[Start]

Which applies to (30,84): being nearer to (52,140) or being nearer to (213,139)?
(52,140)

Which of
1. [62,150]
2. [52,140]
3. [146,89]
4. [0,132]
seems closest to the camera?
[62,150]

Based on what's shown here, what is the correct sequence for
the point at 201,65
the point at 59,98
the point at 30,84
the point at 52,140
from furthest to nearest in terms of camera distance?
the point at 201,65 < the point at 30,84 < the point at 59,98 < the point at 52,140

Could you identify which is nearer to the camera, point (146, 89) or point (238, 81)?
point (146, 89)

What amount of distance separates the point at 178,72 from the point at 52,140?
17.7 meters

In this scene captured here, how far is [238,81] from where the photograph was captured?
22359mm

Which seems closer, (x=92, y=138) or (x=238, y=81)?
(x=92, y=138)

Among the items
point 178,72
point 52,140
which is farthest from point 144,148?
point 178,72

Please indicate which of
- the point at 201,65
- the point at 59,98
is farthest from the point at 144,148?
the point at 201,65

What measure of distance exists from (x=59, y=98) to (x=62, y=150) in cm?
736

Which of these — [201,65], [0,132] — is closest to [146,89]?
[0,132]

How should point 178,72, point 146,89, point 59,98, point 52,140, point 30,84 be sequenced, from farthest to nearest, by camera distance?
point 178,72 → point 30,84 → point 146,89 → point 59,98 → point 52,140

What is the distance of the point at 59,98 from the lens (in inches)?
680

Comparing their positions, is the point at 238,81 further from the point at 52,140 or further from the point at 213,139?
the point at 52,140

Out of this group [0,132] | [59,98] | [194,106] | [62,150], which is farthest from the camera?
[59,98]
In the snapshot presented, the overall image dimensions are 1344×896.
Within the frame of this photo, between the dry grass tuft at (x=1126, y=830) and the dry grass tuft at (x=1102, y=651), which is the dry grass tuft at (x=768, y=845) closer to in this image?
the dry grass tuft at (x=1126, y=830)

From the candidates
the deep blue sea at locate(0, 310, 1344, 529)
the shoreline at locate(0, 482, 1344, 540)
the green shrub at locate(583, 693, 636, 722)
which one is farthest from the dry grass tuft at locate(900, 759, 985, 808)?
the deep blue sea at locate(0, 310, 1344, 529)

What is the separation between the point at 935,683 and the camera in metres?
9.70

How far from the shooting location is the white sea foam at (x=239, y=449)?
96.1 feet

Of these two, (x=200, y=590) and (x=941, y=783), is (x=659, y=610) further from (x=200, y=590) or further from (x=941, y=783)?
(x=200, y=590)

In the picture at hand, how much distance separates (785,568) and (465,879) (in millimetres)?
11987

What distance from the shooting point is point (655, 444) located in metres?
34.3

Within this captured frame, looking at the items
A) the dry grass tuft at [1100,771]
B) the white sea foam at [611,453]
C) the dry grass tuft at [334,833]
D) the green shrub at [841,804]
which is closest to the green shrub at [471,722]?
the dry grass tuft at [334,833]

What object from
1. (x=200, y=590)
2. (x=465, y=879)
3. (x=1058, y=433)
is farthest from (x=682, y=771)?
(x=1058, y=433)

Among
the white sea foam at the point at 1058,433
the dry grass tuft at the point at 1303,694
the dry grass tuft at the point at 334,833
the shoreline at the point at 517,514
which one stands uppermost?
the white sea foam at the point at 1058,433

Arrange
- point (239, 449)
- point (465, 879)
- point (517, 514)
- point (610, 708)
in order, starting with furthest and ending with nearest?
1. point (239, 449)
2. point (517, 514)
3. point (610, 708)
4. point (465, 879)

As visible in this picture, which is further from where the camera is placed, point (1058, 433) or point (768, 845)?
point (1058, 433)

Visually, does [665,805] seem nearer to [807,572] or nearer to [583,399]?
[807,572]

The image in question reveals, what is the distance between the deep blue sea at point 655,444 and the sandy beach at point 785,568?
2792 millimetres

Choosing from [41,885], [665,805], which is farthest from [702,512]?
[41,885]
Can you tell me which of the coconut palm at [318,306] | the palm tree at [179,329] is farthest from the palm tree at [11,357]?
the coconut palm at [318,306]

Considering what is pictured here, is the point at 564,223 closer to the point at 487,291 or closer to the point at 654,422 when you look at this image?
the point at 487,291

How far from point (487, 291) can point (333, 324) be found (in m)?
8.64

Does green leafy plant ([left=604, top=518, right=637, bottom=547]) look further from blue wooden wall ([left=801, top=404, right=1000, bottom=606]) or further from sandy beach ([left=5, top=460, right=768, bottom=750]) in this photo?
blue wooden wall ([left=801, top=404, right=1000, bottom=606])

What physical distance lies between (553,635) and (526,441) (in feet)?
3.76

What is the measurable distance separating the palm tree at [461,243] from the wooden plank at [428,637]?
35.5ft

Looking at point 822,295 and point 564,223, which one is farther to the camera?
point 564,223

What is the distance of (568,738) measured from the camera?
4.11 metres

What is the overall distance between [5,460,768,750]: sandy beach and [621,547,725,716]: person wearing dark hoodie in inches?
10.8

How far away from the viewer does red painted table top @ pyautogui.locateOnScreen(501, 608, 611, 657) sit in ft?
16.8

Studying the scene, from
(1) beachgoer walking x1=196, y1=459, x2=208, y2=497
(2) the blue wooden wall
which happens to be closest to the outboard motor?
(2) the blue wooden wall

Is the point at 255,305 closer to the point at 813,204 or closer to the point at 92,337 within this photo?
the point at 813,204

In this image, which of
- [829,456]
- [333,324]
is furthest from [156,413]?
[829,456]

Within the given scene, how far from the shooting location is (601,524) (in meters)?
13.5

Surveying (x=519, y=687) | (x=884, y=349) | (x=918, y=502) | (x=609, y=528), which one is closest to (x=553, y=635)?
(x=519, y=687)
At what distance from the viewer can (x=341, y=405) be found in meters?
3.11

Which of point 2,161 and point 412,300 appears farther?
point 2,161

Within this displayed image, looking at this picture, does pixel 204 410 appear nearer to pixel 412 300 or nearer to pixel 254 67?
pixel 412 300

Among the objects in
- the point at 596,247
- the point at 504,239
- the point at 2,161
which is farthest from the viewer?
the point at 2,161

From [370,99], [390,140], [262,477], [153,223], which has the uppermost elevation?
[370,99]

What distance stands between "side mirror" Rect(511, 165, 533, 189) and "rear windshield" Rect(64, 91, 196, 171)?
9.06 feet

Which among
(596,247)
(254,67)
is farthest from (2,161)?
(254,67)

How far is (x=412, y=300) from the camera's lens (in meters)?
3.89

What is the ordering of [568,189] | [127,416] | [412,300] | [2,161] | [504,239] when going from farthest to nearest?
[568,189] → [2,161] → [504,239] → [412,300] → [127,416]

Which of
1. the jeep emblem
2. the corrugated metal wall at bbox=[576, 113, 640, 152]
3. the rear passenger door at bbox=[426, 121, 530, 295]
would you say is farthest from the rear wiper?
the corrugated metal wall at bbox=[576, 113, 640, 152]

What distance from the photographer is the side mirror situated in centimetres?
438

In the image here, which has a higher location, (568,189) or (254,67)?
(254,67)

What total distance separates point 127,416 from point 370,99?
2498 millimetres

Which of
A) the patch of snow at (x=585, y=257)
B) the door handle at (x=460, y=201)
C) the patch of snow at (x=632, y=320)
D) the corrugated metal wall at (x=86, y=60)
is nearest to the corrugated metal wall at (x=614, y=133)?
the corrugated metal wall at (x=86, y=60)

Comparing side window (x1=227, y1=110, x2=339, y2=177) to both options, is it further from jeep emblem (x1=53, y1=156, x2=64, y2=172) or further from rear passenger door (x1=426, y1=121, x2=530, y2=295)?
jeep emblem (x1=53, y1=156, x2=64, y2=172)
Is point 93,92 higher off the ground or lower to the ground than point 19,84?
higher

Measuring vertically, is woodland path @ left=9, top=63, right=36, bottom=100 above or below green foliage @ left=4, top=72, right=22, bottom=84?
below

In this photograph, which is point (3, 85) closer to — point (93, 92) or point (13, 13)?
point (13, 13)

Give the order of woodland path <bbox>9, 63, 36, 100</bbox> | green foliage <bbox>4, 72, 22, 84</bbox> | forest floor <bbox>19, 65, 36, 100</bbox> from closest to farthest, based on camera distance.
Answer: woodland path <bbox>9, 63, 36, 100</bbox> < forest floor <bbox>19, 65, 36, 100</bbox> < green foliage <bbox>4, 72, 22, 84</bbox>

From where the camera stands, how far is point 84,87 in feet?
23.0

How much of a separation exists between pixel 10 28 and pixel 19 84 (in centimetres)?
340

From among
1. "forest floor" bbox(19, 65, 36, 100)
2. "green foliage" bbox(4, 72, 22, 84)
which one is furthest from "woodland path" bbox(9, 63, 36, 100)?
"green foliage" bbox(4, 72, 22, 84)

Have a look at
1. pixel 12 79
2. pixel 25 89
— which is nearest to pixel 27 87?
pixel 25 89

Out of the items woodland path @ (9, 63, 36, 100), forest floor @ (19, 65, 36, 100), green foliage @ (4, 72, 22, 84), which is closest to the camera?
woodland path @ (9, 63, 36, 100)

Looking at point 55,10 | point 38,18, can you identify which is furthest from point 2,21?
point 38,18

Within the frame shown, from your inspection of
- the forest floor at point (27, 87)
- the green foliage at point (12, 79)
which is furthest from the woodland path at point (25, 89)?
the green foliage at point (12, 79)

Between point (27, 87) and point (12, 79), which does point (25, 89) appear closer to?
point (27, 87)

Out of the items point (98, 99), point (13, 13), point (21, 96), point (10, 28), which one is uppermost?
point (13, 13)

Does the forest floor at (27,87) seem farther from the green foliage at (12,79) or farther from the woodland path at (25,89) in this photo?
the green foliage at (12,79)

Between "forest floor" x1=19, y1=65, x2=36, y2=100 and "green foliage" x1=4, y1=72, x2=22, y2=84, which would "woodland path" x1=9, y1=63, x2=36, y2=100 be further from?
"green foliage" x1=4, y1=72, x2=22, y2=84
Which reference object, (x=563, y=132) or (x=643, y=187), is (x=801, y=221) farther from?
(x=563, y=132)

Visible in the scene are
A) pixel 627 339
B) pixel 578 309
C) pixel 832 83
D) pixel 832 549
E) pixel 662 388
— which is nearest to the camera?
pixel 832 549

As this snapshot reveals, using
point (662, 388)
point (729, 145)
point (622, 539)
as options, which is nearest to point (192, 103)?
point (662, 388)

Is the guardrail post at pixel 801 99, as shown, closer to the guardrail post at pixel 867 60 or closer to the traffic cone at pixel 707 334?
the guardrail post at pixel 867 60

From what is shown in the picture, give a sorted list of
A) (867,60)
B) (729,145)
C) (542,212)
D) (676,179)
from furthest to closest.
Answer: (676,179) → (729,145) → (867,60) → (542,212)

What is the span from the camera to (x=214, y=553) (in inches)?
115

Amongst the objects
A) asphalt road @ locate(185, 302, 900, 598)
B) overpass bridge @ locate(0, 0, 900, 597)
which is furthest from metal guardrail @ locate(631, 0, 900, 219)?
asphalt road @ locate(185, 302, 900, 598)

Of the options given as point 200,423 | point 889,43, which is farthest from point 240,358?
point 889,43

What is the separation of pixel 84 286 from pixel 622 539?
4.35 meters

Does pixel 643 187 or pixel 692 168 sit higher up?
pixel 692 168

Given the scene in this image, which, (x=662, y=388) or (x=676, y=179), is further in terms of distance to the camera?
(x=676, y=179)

[End]

**What the exercise asks**
Copy the rows above, from the first one through the line containing "the point at 201,65 <", and rename every "camera" as "lens", leaving everything else as it is.

**Task answer**
Which applies to (30,84): being nearer to (52,140) or being nearer to (213,139)?
(52,140)

Which of
1. [62,150]
2. [52,140]
3. [146,89]
4. [0,132]
seems closest to the lens?
[62,150]

Based on what's shown here, what is the correct sequence for
the point at 201,65
the point at 59,98
the point at 30,84
the point at 52,140
from furthest to nearest in terms of lens distance?
the point at 201,65 < the point at 30,84 < the point at 59,98 < the point at 52,140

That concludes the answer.